RPM

Comment 4 for bug 635834

Revision history for this message
In , Zdenek (zdenek-redhat-bugs) wrote :

Let's go into details:

1.) I've mentioned --rebuilddb purely for the reason that rpm over time get much much slower - I've not measured time of --rebuilddb. Obviously either db4 or rpm is seriously fragmenting data over months of usage and gets slower. Is it documented I should run 'rebuildb' regularly to get decent performance ??

2.) My metric is perfectly valid and ideally you should try that yourself. I think if there is more the 100% speed up just by using cat - then either it should be configurable option for rpm (so it would do this itself - i.e. simple wrapper script could handle that) or the rpm read capabilities should be enhanced - 1st option is probably more simpler to implement, 2nd choise is preferable longterm solution.

Also I believe you are probably slightly missing what I want to point out in this bugzilla.

I've never read anything about tunning libdb for improving rpm performance and I'm not quite sure why should I - why isn't the default for rpm to go as fast as possible - why the user should tune libdb to get decent rpm speed?
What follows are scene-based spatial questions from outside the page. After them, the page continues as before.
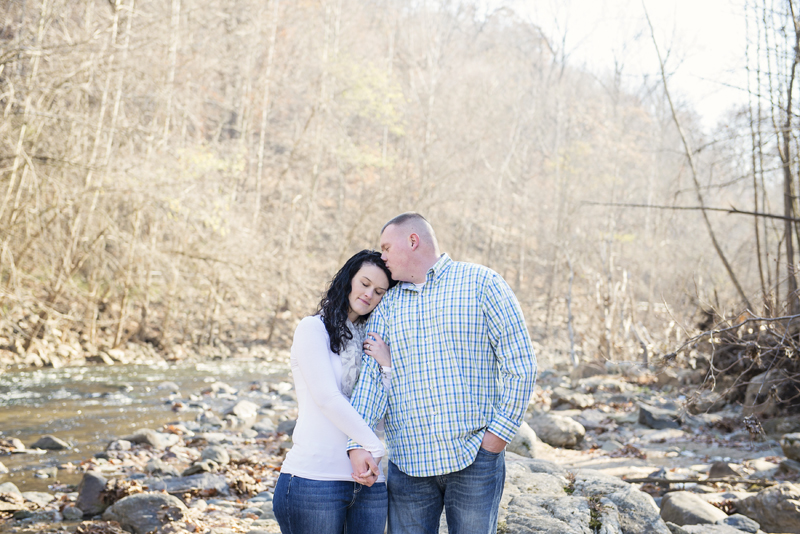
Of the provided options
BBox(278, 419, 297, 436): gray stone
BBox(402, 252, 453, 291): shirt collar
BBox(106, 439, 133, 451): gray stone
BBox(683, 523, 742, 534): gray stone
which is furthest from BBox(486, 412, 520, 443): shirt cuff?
BBox(278, 419, 297, 436): gray stone

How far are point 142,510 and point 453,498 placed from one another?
12.3 ft

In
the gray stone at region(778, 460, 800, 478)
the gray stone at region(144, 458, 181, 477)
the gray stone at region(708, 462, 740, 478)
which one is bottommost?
A: the gray stone at region(144, 458, 181, 477)

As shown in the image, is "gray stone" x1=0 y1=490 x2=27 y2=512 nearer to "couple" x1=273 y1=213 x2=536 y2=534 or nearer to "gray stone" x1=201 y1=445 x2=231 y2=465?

3.) My "overhead" term here does not mean rpm 'burns' CPU - but actually nearly sleeps and waits all the time - because of some were low performing file access pattern - it actually remainds me usage of mmap without readahead - but that's just wild guess - I do not know rpm sources (nor libdb4)
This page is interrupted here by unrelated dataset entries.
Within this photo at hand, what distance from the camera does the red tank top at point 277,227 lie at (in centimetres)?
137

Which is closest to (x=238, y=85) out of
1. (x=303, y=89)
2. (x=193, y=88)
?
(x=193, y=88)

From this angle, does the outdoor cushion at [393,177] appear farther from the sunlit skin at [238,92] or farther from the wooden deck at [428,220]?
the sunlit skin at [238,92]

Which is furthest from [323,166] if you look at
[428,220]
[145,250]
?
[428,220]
4.) I'll attach callgrind - but I'm not really sure it helps here - I may provide probably output of oprofile, perf, or other tools you would like - I could even time track disk access though this will be probably quite long trace if you want. But IMHO why don't you try yourself - I've observed same behavior on many RHEL and Fedora machine around me - so it's definitely not the problem of my personal laptop.

5.) Just a side note - when using rpm without --nodigest options - it reveals very high load from SHA515 invocation - so again my simple 'dumb' time test reveals:

sha512sum /var/lib/rpm/Packages: - 0.46s (when cached)
cat >/dev/null 0.04s (when cached)

but rpm with digesting takes 1.1s
without digest (--nodigest --nosignature) 0.3s

This gives 0.8s difference - it looks like sha512sum would checksum nearly twice my 80MB Package file within this period of time - so again I may ask a simple question - what is calculated so heavily inside rpm nss-softokn library ?

6.) --nodigest reveals a lot of time being spent rpm-4.7.1/lib/header.c:dataLength - just by a plain look there it appears to me, that rpm actually spends major time for scanning strings inside binary file - why not store string size within the string - or use some indexes for this ?

I'm not sure if that's the reason why the yum is so slow - but I think it's part of the puzzle....

If you need more details let me know.